Native plugin DllNotFoundExeption in Unity 4 (works in 5)

Hi,

I am trying to include a native C plugin for use in the Editor but cannot get it going in Unity 4 on Windows 8. I can compile it into a bundle and include it in the project in Unity 4 on Mac OS X. I can also compile it into a 64 bit shared dll and include it in Unity 5 on Windows. However, Unity 4 on Windows spits out a DllNotFoundException when I try to use either a 32 or 64 bit version of the shared dll.

I have tried placing the dll in: ‘Assets/’, ‘Assets/Editor’, ‘Assets/Plugins’, ‘Assets/Plugins/Editor’, and ‘Assets/Plugins/x86’, all to no avail (always spits out ‘DllNotFounddException: PLUGIN_NAME’, except when in the x86 folder, which produces:
‘DllNotFounddException: FULL/PATH/TO/x86/PLUGIN_NAME’).

Since the code is c99, I can’t compile using VisualStudio. Instead, I’m using MinGW (tried on Linux, MacOSX and Windows) by running:

i686-w64-mingw32-gcc -m32 -mwindows -c --std=c99 -DBUILDING_EXAMPLE_DLL *.c *.h
i686-w64-mingw32-gcc -m32 -mwindows -shared -o myplugin.dll *.o

Has anybody encountered this before?
Is there a reason that the plugin would work in Unity 5 but not Unity 4?

Thanks in advance…

//=======================
EDIT - adding more info:

I’m using:
Windows 8 64-bit

  • running in Bootcamp on a recent
    Macbook Pro 13
  • latest MinGW Unity
  • 4.6.5f1.

Also running the file command on the dlls in cygwin produces:

  • 32 bit: "PE32 executable (DLL) (console) Intel 80386, for MS Windows"
  • 64 bit: "PE32+ executable (DLL) (console) x86-64, for MS Windows"

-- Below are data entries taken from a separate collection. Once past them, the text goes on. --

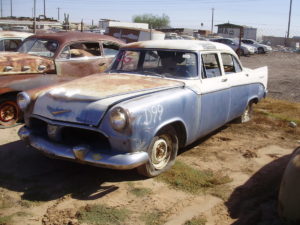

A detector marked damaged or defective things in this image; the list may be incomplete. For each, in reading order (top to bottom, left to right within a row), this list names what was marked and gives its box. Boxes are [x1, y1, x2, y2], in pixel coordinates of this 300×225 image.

rusted vintage car [0, 31, 31, 51]
rusted vintage car [0, 31, 124, 126]
wrecked car background [0, 31, 124, 126]
broken headlight housing [110, 107, 128, 132]
rusted vintage car [18, 40, 268, 178]
wrecked car background [18, 40, 268, 178]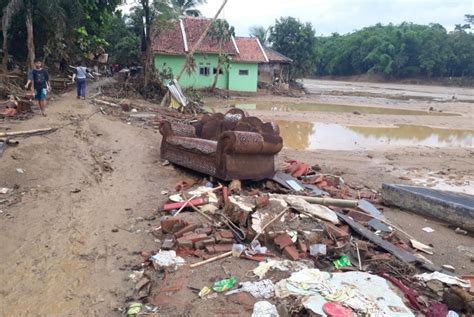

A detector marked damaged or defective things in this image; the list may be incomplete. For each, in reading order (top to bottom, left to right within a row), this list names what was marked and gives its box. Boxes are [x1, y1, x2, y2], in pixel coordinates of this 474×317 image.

damaged roof [152, 16, 239, 55]
damaged roof [232, 37, 268, 63]
broken furniture [159, 108, 284, 180]
broken furniture [384, 183, 474, 232]
broken brick [274, 232, 292, 249]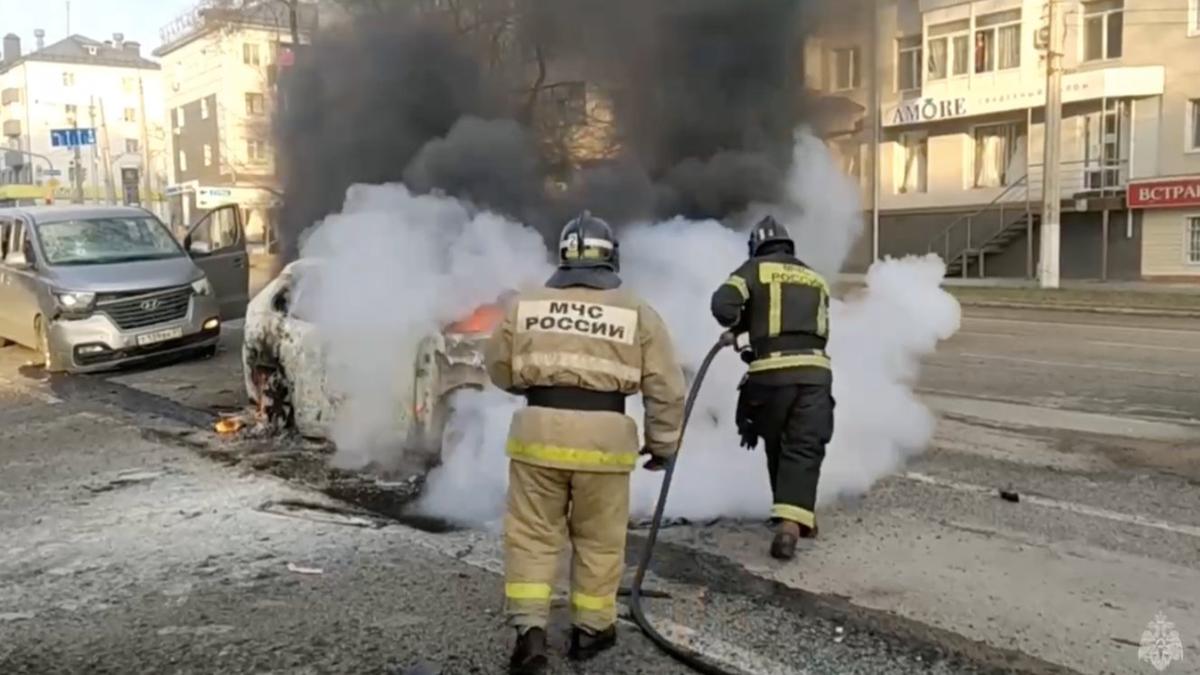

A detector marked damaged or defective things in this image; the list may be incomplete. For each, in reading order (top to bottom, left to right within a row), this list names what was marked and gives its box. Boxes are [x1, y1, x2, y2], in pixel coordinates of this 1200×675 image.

burnt car body [241, 257, 504, 451]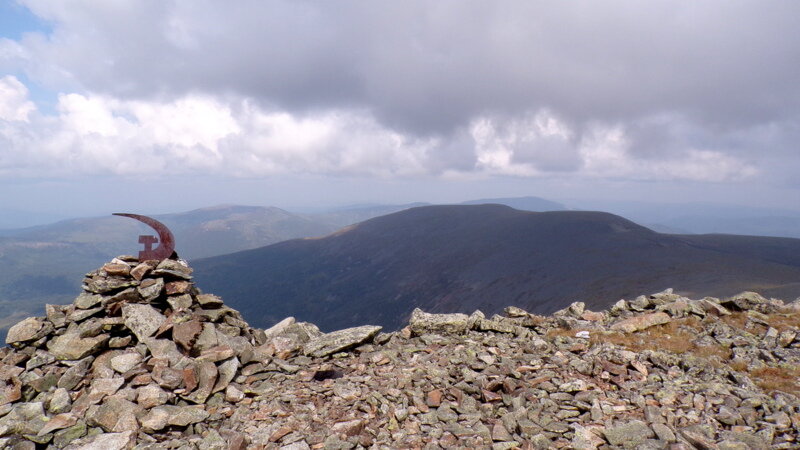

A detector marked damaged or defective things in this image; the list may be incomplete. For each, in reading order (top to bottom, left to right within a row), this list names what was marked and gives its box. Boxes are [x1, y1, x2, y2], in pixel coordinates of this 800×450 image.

rusty metal emblem [111, 214, 174, 260]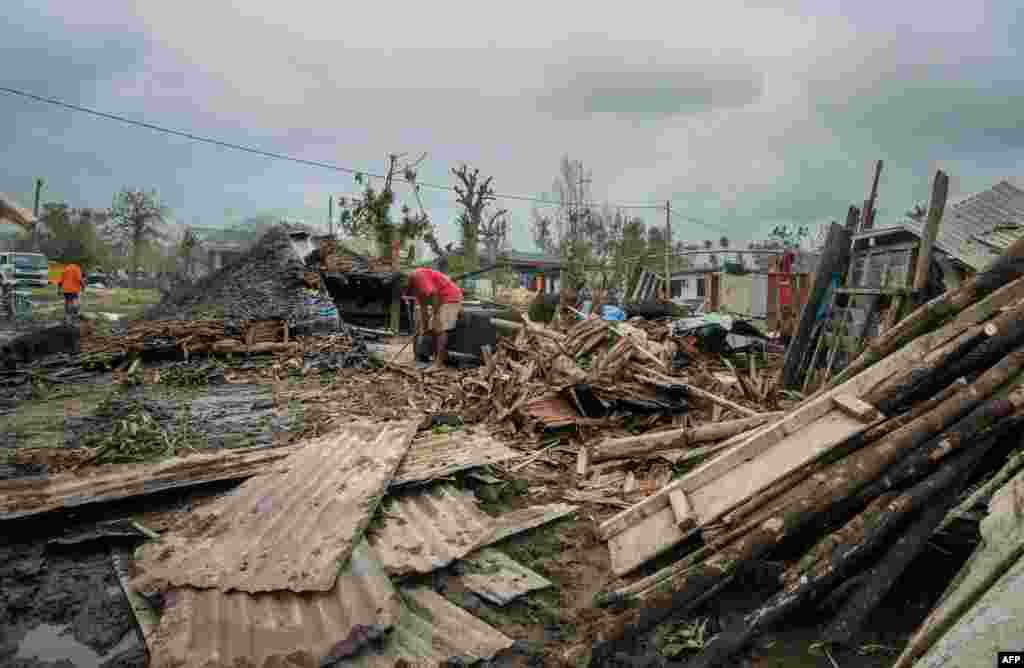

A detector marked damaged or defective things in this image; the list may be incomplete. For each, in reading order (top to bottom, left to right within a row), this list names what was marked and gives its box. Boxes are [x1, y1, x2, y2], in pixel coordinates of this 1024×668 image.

rusty corrugated metal sheet [0, 442, 301, 522]
torn metal sheeting [0, 442, 301, 522]
rusty corrugated metal sheet [134, 422, 417, 594]
torn metal sheeting [134, 422, 417, 594]
rusty corrugated metal sheet [389, 428, 524, 485]
torn metal sheeting [389, 428, 524, 485]
rusty corrugated metal sheet [368, 483, 577, 577]
torn metal sheeting [368, 483, 577, 577]
torn metal sheeting [141, 540, 403, 667]
rusty corrugated metal sheet [146, 540, 401, 667]
torn metal sheeting [348, 586, 516, 663]
rusty corrugated metal sheet [348, 586, 516, 663]
torn metal sheeting [454, 549, 552, 606]
rusty corrugated metal sheet [454, 549, 552, 606]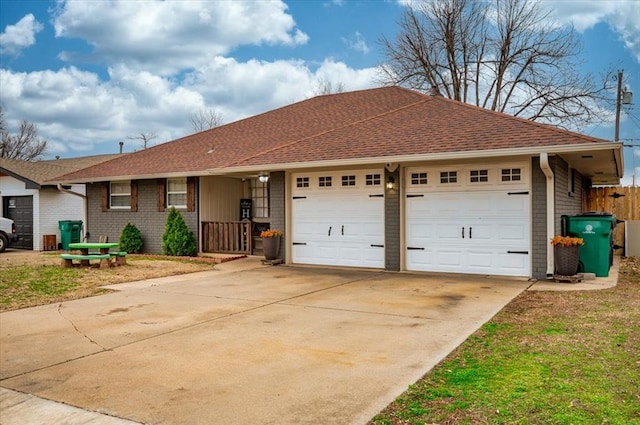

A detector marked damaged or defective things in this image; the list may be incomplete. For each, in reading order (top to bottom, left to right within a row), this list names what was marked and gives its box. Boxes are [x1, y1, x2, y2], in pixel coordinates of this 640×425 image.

driveway crack [58, 304, 107, 350]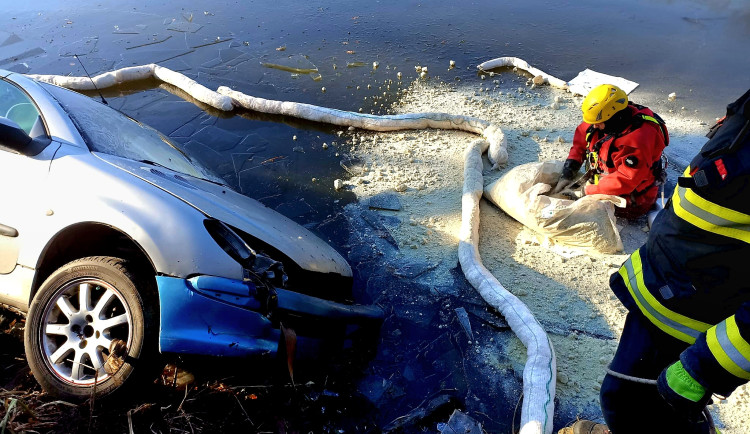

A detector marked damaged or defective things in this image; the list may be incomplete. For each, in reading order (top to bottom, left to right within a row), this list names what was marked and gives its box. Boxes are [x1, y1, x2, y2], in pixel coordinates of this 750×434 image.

damaged front bumper [156, 274, 384, 356]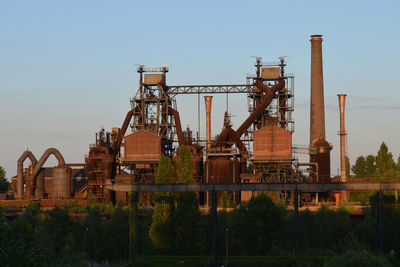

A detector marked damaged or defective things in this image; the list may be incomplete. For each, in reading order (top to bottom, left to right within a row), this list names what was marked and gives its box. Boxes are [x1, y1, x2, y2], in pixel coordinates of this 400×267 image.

rusty metal surface [255, 126, 292, 159]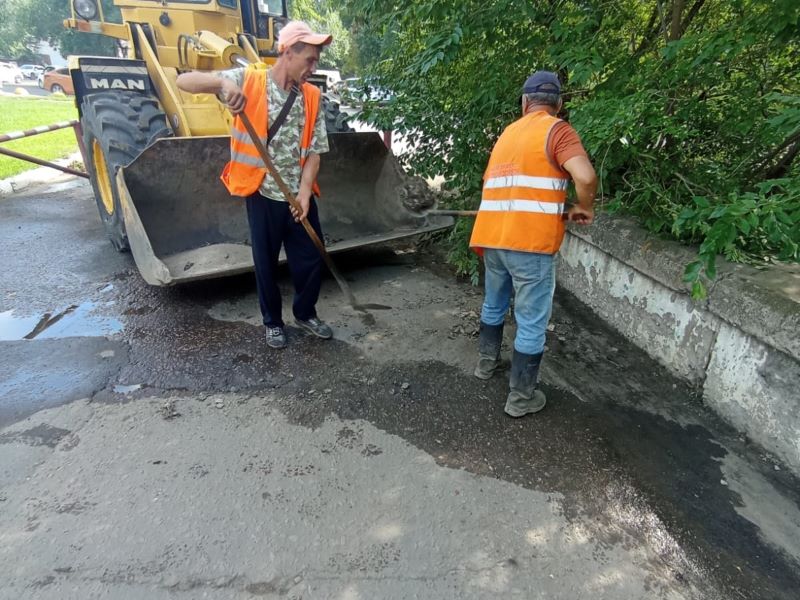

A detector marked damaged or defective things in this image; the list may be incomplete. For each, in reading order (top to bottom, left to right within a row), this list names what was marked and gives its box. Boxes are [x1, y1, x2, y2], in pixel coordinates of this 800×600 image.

so it seems to me that the produced dlls are compiled for the correct OS and architecture.

//======================= EDIT 2:

I’ve successfully compiled a test plugin (containing a function that adds two numbers) using the same commands as above and was surprised to see it works from Unity 4 when I DllImport the absolute file path (as opposed to just the dll name). Unfortunately, Unity still doesn’t find the actual plugin I’m interested in even when using the absolute file path.

(Also, to preempt any such suggestions, switching the project to Unity 5 to get this going is not an option).

I had this same problem using a 32-bit version of a dll on 32-bit Unity 5. I believe Unity 4 editor only supports 32-bit so this may be the same issue.

It looks like this is a misleading message and Unity can’t find one of the dll’s your dll has a dependency on. I finally got Unity to load mine by using the -static-libgcc flag to prevent mingw from linking with the shared version of the standard libraries.

However, I couldn’t figure out how to get Unity to find/load the other dll so this may still be a problem for you if you have other dependencies and you can’t link to them statically.